PARTS OF THE EXERCISE —
1. In the comment thread about Wonder Woman, what was coming out of a character's skull in the horror book one commenter remembers?
2. Translate this sentence from the comment thread about Wonder Woman into Spanish: "Why didn't Superman and Wonder Woman ever get together?"
3. Pick up the comment thread about Wonder Woman where it stops, and add the next few comments.

[Start of TEXT EXTRACT]

Also- how the heck does she always FIND it?
Damn, you beat me to it! Screw work – I’m obviously not refreshing this thread quickly enough.
almost “constantly”
Yeah, the Invisible Plane never made sense, since you COULD SEE HER FLYING THE PLANE. But the Lasso of Truth? That was awesome. I wish I had one.
And I read a book by some horror author (John Saul, maybe? or Clive Barker?) where people could “dissolve” and time travel and/or go to other planets, except sometimes when they put themselves back together, stuff got mixed in. I remember once part where the guy had a cockroach coming out of his skull. That would suck.
How does an anemone general identify an enemy?
Abbott: “Are you an enemy?”
Costello: “No, I’m an anemone.”
Abbott: “That’s what I asked!”
Costello: “I’m not an enemy. I’m an anemone.”
Abbott: “I don’t know.”
Costello: “Third base.”
stevie – you must marry me.
I’d rather have an enemy in front of me than a frontal anenome.
Never, never, EVER doubt the power of the Bazoingas. I mean, if Superman’s poopng out, Wonder Woman can point those things in his direction, and believe me, he’ll get the shite done.
Why didn’t Superman and Wonder Woman ever get together? I mean, how cool would that have been. They could have super kids who cou;d crash through walls, fly, and swing ropes.
And there would be NO “invisible” planes.
Kid: Mom. I’m goin’ out.”
WW: “Take the plane, sweetie!
Kid: I’m NOT taking that plane, Mom.”
WW: I said, take the plane please. It’s invisible.
Kid: Mom. It’s like, SOOO not invisible.
Dear George,
I love you
Alexandra
Didn’t Capelle once do a bit where WW had a criminal tied up with the lasso of truth, and all he can talk about is what great bazoingas she’s got?
Hey, Red, am I allowed to tell a dirty joke involving Wonder Woman and Superman?

[End of TEXT EXTRACT]
[Start of EXTRACTED DATA]

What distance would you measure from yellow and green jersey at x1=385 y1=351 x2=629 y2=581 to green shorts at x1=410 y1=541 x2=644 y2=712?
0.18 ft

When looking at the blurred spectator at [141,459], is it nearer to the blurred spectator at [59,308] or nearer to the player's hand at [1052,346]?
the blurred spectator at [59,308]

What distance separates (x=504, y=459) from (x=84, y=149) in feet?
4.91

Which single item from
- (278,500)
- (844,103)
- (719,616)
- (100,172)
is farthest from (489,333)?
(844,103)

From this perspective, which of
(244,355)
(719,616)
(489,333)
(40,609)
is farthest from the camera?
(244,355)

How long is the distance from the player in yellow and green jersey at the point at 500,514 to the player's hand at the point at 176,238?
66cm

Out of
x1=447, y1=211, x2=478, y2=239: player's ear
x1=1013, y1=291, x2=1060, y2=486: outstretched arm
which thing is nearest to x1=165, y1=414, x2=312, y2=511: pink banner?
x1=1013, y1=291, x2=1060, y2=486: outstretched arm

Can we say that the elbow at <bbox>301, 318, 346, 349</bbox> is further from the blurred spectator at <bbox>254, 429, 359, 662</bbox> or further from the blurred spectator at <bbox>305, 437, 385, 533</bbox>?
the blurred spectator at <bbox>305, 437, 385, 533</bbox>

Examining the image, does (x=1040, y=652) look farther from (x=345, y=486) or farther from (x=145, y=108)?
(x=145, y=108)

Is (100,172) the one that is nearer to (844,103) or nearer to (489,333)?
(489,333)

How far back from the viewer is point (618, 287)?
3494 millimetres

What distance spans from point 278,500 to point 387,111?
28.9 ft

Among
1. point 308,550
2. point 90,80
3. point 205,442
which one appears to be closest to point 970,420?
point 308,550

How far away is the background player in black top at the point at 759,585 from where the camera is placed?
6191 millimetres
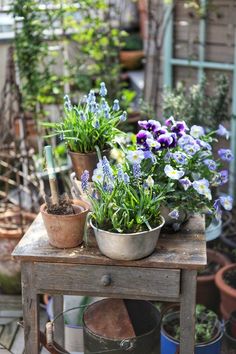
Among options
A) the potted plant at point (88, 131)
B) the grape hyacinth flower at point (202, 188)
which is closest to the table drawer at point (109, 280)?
the grape hyacinth flower at point (202, 188)

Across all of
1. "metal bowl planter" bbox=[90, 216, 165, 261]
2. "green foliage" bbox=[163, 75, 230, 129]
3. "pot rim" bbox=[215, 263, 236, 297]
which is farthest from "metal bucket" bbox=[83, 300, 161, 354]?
"green foliage" bbox=[163, 75, 230, 129]

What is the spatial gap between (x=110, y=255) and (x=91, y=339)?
1.68 feet

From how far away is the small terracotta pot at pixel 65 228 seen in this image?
2096 mm

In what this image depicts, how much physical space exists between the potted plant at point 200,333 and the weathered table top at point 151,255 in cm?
68

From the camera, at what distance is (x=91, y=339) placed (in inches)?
93.5

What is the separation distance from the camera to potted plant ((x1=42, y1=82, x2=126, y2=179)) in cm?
227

[End of EXTRACTED DATA]

RESPONSES TO THE TASKS —
1. A cockroach.

2. ¿Por qué Superman y Wonder Woman nunca se juntaron?

3.
Er, that’s “Chapelle”, not “Capelle”.
hahahaahahaha Poor Wonder Woman. She gets no respect.
Well, listen babe, if maybe you wore more than just a bathing suit and go-go boots … you’d get more respect as a legitimate superheroine.
And lose the plane.
Yes. Tell the joke, please.
I think they just made the plane invisible so that Superman could look up WW’s skirt.
But what Alex described is pretty much the plot of Sky High, starring Kurt Russell and Kelly Preston (whose voice I CANNOT stand, btw), along with Lynda Carter as Principal Powers.
And yes, I’ve seen it.
Kermit and Miss Piggy are in bed…phone rings..Miss Piggy picks up…”Can’t talk right now, i got a frog in my throat.”…go ahead George…
“Sky High”???
What? Huh?? What?
Please explain Lisa. Please?
Lisa –
It actually looks pretty cute.
Kelly Preston is a lunatic Scientologist. And I mean that sincerely – have you ever seen her in interviews start talking about it?? Cuckoo!!
Did you ever notice on the old TV series where Lynda Carter’s boots had high heels, except when she was running? I wonder if they were magic special boots where the heels automatically imploded whenever she had to run?
Alex – Sky HIgh is out in movie theatres right now, I believe. It’s about a superhero school for kids … right, Lisa?
How sweet is it that Kurt Russell is *still* starring in Disney movies?
emily – i definitely need boots like that.
OOOhhhh. Yeah. Okay, I’ve seen previews for that.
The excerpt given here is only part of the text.